Activity. Images are not part of the copy; write out the rest of the data exactly as given.

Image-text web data
________

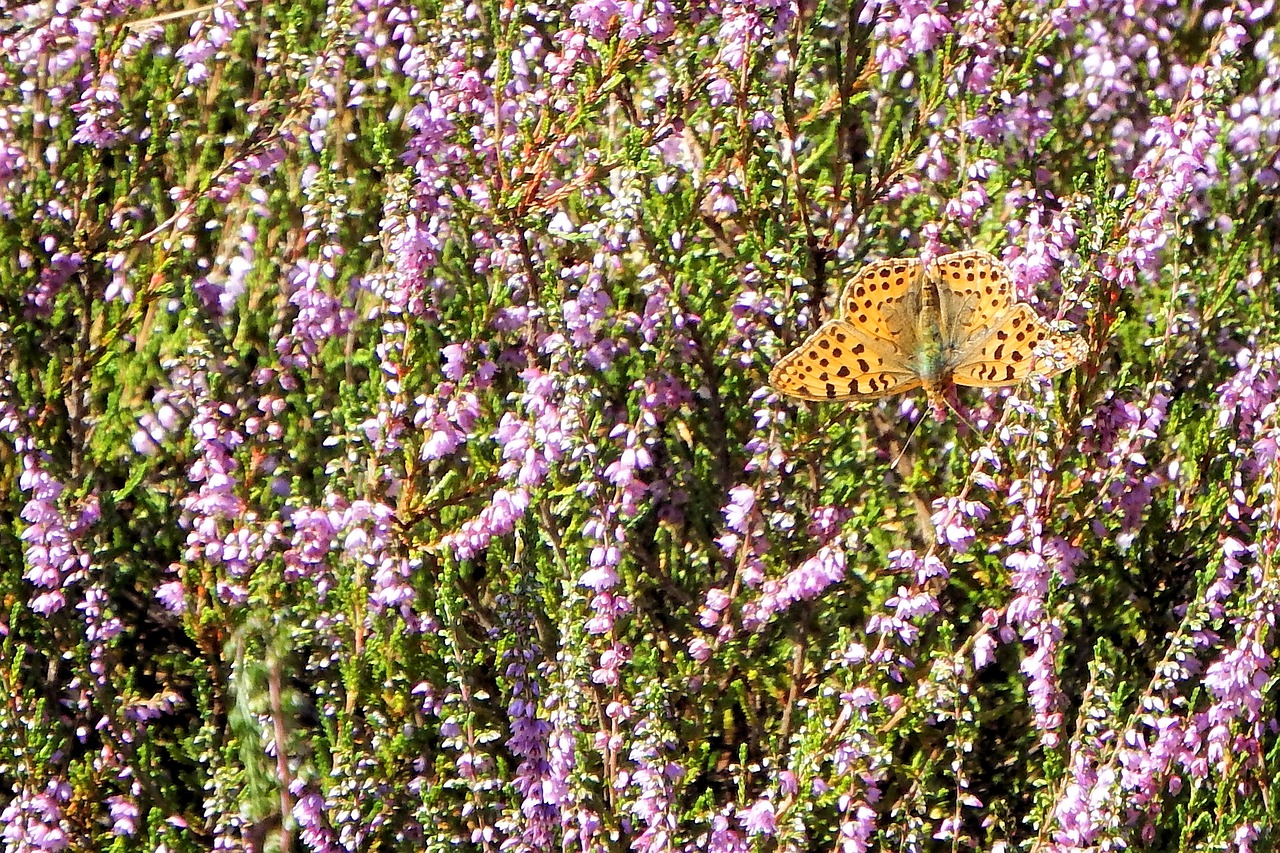 heide butterfly landscape free photo
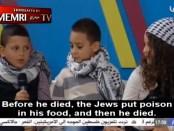 Palestijns kinderprogramma
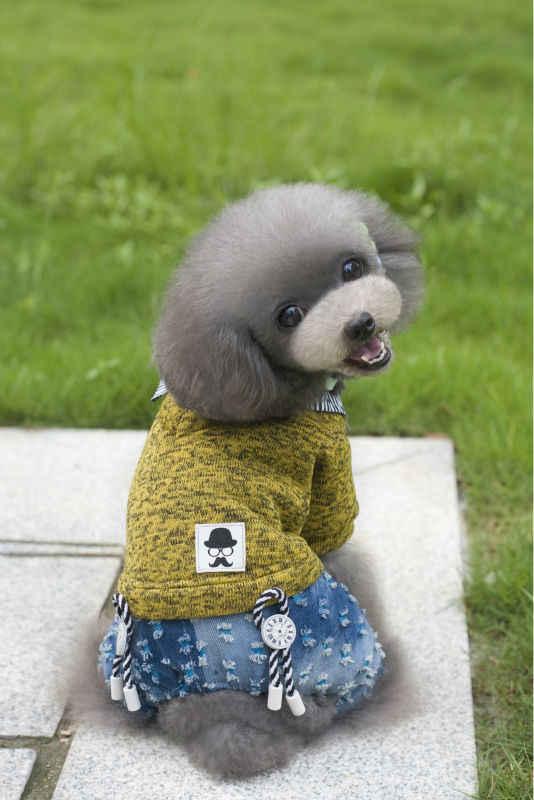 Y117 Сезон Зима 2016 из флиса для собак свитер забавной одежды с принтом «супер теплый флис 4 штаны для комбинезон для щенков собак комбинезон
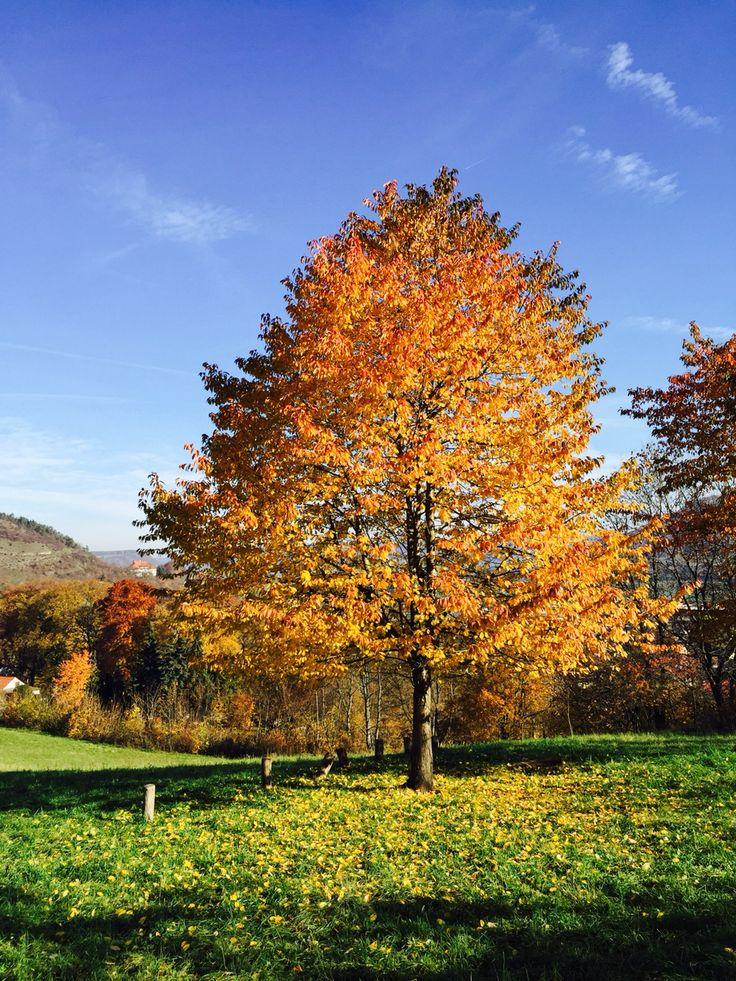 Herbstfarben in Jena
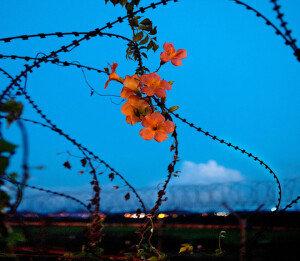 [손 내밀면 닿을 듯… DMZ] '그리움의 꽃' 능소화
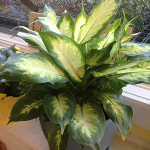 Houseplants_Aglonema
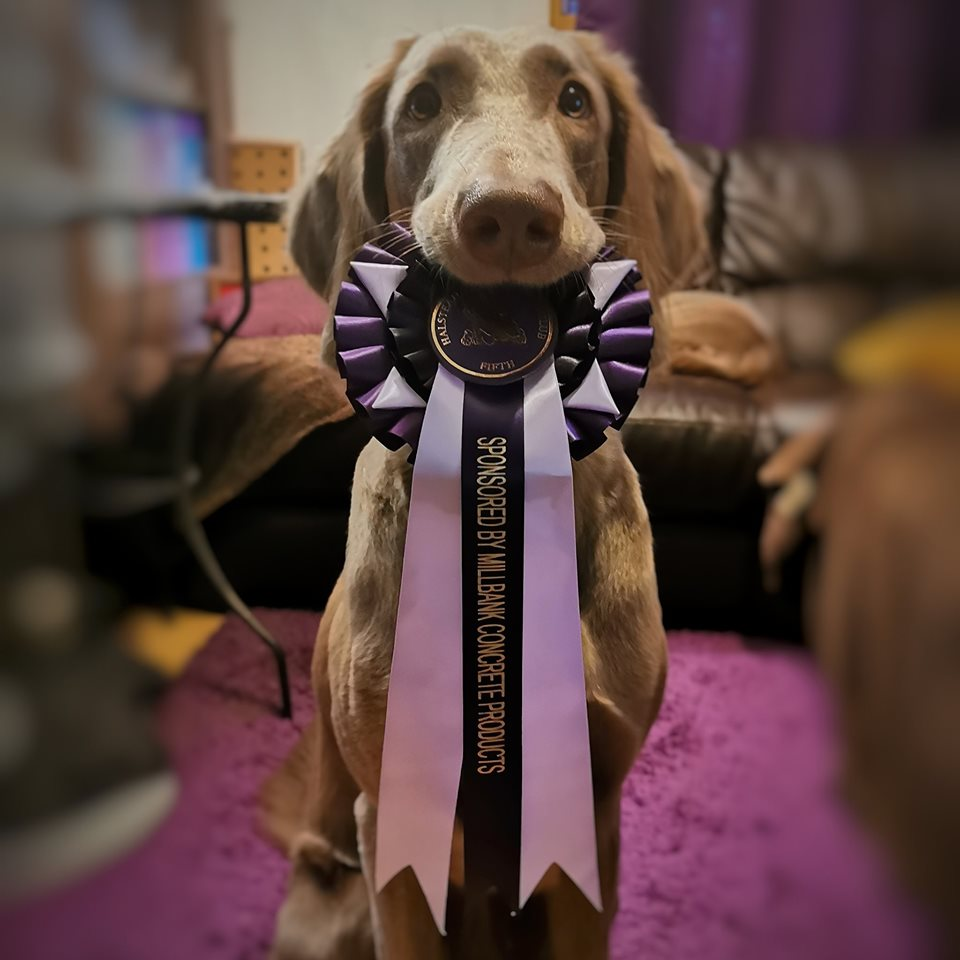 Halstead Obedience Show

________

Solved exercise.
 heide butterfly landscape free photo
 Palestijns kinderprogramma
 Y117 Сезон Зима 2016 из флиса для собак свитер забавной одежды с принтом «супер теплый флис 4 штаны для комбинезон для щенков собак комбинезон
 Herbstfarben in Jena
 [손 내밀면 닿을 듯… DMZ] '그리움의 꽃' 능소화
 Houseplants_Aglonema
 Halstead Obedience Show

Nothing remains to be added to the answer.